Exercise data:
═══

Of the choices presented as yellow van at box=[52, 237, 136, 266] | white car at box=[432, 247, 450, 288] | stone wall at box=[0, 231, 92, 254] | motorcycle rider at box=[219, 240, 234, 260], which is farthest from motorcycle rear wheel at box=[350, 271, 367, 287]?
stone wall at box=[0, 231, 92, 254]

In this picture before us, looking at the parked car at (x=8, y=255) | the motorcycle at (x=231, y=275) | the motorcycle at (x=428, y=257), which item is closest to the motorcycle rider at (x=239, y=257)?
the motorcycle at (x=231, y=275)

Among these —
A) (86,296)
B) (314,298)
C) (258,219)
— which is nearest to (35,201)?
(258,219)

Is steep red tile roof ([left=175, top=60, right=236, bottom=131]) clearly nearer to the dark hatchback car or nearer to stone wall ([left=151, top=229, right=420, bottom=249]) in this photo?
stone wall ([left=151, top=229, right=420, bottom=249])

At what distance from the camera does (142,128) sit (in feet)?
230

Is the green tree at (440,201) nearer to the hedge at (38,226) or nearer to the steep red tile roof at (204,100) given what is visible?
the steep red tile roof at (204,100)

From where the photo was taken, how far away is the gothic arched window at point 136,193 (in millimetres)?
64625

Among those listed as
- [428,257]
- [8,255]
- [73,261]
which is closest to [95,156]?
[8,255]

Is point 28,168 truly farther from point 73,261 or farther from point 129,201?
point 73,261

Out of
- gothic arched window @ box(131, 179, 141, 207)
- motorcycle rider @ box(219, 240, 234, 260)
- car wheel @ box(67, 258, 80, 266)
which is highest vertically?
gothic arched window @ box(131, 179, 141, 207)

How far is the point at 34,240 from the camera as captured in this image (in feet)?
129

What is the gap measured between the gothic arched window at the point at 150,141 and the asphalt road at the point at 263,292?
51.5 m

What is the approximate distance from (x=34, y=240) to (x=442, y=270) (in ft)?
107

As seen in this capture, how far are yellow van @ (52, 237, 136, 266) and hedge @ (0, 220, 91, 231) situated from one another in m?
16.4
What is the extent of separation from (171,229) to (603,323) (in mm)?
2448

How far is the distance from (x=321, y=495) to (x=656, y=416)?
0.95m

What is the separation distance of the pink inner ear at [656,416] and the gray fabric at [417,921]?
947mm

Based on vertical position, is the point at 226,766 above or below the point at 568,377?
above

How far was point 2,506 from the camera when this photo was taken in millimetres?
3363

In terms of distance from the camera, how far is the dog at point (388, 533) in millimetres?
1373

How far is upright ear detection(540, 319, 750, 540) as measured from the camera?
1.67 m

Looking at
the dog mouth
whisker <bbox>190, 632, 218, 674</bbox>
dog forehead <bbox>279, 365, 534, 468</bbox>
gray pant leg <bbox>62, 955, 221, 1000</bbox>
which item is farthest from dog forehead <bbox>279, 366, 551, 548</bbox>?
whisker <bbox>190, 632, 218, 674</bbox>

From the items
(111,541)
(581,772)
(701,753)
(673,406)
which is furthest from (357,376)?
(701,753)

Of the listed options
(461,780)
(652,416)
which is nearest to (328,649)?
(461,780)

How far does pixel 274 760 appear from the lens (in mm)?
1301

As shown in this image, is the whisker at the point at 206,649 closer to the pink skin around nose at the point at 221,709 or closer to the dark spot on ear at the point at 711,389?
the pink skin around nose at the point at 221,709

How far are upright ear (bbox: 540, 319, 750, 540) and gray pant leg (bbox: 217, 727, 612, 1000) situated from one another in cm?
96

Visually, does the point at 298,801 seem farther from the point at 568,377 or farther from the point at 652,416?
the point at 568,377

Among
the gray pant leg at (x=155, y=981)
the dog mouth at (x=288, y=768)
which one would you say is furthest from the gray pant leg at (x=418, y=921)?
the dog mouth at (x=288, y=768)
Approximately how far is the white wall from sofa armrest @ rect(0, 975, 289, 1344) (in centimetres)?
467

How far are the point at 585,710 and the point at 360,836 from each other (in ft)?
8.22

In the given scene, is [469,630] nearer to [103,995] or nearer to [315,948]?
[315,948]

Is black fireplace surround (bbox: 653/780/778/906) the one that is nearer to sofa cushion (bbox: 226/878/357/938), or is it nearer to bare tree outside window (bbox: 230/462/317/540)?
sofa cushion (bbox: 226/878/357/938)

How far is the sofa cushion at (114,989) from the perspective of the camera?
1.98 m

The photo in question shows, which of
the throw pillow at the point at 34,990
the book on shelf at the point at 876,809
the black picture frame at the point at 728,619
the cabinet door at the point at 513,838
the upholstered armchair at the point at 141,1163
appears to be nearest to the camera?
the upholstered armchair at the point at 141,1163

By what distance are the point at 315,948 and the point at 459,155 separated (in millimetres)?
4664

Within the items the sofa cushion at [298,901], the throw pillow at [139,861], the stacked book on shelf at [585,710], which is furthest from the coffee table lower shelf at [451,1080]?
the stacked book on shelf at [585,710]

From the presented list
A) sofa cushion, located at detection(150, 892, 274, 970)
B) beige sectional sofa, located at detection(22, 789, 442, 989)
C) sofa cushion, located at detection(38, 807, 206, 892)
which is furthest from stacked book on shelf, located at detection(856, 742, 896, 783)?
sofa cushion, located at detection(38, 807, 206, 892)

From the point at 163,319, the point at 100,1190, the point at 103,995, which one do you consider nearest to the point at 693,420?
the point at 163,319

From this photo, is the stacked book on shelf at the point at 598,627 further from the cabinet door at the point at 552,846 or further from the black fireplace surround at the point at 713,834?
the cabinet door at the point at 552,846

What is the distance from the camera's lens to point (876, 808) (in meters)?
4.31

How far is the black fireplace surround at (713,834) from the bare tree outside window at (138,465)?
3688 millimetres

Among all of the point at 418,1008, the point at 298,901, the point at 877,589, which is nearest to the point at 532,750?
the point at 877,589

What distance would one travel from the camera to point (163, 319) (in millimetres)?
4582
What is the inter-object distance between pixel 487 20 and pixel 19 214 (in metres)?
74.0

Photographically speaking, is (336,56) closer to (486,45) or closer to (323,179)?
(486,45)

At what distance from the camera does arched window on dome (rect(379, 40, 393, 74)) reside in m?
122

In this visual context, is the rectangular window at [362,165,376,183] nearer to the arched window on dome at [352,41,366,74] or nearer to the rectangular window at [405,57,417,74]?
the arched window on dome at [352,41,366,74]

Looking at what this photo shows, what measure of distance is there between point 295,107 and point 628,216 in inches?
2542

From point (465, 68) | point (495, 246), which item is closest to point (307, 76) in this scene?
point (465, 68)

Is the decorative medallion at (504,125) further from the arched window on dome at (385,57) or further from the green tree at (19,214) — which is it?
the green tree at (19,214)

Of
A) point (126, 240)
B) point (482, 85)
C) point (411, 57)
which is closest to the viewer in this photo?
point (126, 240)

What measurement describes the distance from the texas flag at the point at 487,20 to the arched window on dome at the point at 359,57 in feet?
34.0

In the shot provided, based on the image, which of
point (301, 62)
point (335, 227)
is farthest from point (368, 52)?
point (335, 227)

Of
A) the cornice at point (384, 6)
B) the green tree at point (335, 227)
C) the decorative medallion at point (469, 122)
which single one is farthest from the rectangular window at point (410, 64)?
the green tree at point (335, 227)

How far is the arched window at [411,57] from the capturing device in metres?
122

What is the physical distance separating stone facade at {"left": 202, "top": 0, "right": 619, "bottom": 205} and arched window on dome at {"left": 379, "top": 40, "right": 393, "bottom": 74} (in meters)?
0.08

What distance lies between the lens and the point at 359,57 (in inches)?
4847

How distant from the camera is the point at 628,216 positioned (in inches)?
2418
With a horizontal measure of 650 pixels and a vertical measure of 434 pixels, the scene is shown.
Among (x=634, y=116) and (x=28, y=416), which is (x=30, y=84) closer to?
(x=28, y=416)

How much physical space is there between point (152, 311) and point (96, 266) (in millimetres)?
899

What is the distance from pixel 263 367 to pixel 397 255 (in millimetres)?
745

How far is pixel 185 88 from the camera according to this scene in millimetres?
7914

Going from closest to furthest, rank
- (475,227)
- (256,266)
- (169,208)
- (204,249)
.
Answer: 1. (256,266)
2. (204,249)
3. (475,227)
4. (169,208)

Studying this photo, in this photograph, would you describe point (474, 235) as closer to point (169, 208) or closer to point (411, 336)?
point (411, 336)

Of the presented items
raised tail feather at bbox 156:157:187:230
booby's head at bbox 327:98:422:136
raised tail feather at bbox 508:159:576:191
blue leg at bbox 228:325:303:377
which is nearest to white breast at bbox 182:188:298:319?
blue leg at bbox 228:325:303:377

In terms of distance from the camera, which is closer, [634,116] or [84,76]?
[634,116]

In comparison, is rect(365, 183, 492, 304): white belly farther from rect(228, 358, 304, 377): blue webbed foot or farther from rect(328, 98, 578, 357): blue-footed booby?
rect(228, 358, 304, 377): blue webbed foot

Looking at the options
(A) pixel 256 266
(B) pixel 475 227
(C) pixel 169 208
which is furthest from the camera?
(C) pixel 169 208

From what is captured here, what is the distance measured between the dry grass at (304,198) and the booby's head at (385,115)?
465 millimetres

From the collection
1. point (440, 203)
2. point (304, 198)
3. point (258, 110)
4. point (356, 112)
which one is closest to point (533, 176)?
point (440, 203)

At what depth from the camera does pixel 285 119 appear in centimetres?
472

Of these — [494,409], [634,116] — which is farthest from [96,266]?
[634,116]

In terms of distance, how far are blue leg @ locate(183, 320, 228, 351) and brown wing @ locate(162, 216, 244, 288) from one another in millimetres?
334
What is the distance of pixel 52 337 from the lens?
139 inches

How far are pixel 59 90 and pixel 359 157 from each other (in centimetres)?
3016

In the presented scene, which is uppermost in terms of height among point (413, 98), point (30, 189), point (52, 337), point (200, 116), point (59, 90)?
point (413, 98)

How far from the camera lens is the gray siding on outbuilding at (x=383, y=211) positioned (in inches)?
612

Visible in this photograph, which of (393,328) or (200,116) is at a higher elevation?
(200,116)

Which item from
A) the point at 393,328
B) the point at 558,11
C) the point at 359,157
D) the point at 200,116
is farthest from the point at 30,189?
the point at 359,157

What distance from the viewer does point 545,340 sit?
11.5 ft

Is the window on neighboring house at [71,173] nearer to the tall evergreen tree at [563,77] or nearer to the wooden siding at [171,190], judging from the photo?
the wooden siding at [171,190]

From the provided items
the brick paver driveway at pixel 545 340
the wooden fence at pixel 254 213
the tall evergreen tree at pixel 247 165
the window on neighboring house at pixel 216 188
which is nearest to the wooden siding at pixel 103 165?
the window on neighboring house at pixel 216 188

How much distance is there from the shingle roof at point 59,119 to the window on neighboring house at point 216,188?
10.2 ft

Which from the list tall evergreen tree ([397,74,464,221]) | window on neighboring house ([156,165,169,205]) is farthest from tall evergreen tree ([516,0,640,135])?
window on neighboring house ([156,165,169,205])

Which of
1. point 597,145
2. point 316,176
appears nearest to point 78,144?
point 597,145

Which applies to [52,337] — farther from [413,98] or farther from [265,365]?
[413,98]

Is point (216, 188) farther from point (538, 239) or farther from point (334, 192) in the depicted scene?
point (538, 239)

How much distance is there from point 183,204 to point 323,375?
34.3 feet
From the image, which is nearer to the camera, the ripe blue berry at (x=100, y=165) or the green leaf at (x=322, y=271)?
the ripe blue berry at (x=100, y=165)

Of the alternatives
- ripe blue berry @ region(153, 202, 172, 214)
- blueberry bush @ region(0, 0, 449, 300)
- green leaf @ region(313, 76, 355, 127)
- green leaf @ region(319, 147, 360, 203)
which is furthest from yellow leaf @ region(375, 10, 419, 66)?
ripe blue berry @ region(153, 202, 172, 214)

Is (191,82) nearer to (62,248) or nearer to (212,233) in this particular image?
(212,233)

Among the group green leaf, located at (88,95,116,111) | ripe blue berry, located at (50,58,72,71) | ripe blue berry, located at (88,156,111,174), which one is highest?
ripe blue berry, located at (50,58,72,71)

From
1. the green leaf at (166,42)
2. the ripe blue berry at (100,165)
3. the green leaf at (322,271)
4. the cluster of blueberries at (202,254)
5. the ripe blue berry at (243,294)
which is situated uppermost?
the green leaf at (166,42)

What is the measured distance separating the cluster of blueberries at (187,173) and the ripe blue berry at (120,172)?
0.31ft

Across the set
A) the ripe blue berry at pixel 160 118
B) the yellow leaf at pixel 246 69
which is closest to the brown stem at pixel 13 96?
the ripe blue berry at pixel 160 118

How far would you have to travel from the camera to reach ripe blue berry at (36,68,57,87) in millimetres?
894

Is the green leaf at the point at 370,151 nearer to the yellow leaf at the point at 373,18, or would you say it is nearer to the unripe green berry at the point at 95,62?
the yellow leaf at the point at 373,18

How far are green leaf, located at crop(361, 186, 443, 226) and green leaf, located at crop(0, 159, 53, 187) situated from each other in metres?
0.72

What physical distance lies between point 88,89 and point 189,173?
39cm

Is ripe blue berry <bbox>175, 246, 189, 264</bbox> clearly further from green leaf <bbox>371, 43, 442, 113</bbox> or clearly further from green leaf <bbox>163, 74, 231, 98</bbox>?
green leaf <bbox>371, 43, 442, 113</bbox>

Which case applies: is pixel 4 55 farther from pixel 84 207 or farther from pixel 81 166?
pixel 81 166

═══

What the exercise asks: Your task is to write out the lines from the one with "Of the alternatives" through the end of the records, exactly and with nothing added.

The answer:
Of the alternatives
- ripe blue berry @ region(153, 202, 172, 214)
- blueberry bush @ region(0, 0, 449, 300)
- green leaf @ region(313, 76, 355, 127)
- green leaf @ region(319, 147, 360, 203)
which is furthest from yellow leaf @ region(375, 10, 419, 66)?
ripe blue berry @ region(153, 202, 172, 214)

Is (191,82) nearer to (62,248) or nearer to (212,233) in this particular image?
(212,233)

Among the group green leaf, located at (88,95,116,111) | ripe blue berry, located at (50,58,72,71) | ripe blue berry, located at (88,156,111,174), which one is highest?
ripe blue berry, located at (50,58,72,71)

From
1. the green leaf at (166,42)
2. the ripe blue berry at (100,165)
3. the green leaf at (322,271)
4. the cluster of blueberries at (202,254)
5. the ripe blue berry at (243,294)
which is situated uppermost?
the green leaf at (166,42)

What is the measured distance separating the cluster of blueberries at (187,173) and the ripe blue berry at (120,172)?
0.31ft

Across the set
A) the ripe blue berry at pixel 160 118
B) the yellow leaf at pixel 246 69
which is closest to the brown stem at pixel 13 96?
the ripe blue berry at pixel 160 118

How far would you have to travel from the camera to reach ripe blue berry at (36,68,57,87) in millimetres?
894

Is the green leaf at the point at 370,151 nearer to the yellow leaf at the point at 373,18, or would you say it is nearer to the unripe green berry at the point at 95,62?
the yellow leaf at the point at 373,18

How far are green leaf, located at crop(361, 186, 443, 226) and green leaf, located at crop(0, 159, 53, 187) situated from each other in metres?
0.72

What physical distance lies between point 88,89 and point 189,173?
39cm

Is ripe blue berry <bbox>175, 246, 189, 264</bbox> clearly further from green leaf <bbox>371, 43, 442, 113</bbox> or clearly further from green leaf <bbox>163, 74, 231, 98</bbox>?
green leaf <bbox>371, 43, 442, 113</bbox>

Which case applies: is pixel 4 55 farther from pixel 84 207 or farther from pixel 81 166?
pixel 81 166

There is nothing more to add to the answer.